More here: https://github.com/isaacs/node-glob

Its core dependencies

  • minimatch: Converts the glob strings into regular expressions and performs the actual string matching.
  • fs.realpath / inflight / once: Various utilities used under the hood to manage concurrent filesystem calls and path resolutions.

How stdlib uses it

  • 50+ files across: @stdlib/_tools/pkgs/*, @stdlib/_tools/lint/*, @stdlib/_tools/static-analysis/*, and various internal bundling or testing scripts.
  • Only the core discovery functions are used: glob( pattern, opts, clbk ) and glob.sync( pattern, opts ).
  • Primary use cases: Finding package.json files, source .js files, or .c files, while explicitly passing an ignore option array (e.g., ['node_modules/**', '.git/**']) to prevent scanning massive dependency directories.
  • No advanced API usage: None of the files instantiate the Glob class directly as an event emitter or use advanced bash features like brace expansion ({a,b}).

Proposed Changes

The plan creates 2 new packages mirroring stdlib's decomposable architecture, with each package being independently consumable.

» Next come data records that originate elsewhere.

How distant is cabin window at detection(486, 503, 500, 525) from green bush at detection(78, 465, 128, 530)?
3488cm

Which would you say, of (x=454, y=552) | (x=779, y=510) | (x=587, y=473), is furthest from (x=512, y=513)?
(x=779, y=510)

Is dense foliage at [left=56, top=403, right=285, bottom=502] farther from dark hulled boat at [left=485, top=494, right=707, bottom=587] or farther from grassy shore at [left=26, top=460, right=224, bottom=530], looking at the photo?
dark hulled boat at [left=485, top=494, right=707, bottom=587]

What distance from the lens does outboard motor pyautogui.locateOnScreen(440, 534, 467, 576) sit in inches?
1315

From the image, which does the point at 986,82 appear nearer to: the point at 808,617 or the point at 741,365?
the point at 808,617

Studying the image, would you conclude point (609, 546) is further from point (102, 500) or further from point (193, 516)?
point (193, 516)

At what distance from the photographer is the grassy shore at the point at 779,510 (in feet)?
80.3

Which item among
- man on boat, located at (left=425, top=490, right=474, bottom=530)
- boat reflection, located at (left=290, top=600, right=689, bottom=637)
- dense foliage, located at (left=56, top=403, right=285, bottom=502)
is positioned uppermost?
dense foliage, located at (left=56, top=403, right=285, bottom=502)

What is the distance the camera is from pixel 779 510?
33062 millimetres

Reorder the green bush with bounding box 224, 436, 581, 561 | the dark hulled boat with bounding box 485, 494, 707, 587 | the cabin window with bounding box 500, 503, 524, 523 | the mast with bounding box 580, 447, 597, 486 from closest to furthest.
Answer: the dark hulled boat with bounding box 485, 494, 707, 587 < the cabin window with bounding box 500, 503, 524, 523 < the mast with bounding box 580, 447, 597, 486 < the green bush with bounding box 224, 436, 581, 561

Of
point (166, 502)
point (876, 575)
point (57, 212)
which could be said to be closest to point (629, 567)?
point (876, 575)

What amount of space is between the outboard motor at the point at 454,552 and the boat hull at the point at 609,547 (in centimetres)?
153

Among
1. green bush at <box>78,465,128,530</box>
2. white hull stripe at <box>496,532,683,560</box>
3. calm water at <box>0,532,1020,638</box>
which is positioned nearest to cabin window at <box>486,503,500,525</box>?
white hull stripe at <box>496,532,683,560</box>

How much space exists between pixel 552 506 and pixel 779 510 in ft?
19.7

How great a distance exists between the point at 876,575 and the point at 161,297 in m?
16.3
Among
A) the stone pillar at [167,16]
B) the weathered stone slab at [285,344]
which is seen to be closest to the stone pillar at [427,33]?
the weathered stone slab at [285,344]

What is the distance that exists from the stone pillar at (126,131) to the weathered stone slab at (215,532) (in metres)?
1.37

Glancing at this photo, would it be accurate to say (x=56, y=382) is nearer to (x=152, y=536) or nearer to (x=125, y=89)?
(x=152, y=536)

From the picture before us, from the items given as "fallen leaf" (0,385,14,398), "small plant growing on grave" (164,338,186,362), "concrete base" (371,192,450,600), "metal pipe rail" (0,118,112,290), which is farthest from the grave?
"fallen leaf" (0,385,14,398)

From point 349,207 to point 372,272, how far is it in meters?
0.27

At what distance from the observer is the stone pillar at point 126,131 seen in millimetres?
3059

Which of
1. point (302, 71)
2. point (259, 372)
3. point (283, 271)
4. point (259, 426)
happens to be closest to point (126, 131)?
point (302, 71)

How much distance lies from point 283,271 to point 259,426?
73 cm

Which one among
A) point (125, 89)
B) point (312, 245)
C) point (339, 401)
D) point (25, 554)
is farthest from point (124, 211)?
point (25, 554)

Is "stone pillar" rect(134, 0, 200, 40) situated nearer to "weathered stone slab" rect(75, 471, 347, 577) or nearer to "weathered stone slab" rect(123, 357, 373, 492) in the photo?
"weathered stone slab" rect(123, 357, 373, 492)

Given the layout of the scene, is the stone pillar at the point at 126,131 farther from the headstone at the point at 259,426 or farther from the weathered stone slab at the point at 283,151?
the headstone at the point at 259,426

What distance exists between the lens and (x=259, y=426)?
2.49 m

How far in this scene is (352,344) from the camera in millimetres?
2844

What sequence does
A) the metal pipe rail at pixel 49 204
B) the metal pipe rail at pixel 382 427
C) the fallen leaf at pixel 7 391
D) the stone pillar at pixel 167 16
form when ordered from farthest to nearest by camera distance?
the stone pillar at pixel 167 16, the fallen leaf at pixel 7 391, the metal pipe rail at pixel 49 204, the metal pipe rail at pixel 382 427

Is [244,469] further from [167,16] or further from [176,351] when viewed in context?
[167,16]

Component 1: @stdlib/utils/regexp-from-glob

Replaces the minimatch npm dependency (transitive via glob).

A utility to convert standard shell wildcard patterns into native JavaScript RegExp objects.

Scope: Strictly scoped to the wildcards stdlib actually uses (*, **, ?). It will not support brace expansions or extglobs to remain intentionally minimal and maintain high execution speed.

@stdlib/utils/regexp-from-glob/
├── lib/
│   ├── index.js          # re-export main
│   └── main.js           # regexpFromGlob(str) → RegExp
├── test/
│   └── test.js
├── benchmark/
│   └── benchmark.js
├── docs/
│   ├── repl.txt
│   └── types/
│       ├── index.d.ts
│       └── test.ts
├── examples/
│   └── index.js
├── README.md
└── package.json

API:

var regexpFromGlob = require( '@stdlib/utils/regexp-from-glob' );

var re = regexpFromGlob( '**/*.js' );
// returns RegExp

re.test( 'lib/index.js' ); // => true
re.test( 'lib/index.json' ); // => false

Component 2: @stdlib/fs/glob

The core package — the direct replacement for require('glob').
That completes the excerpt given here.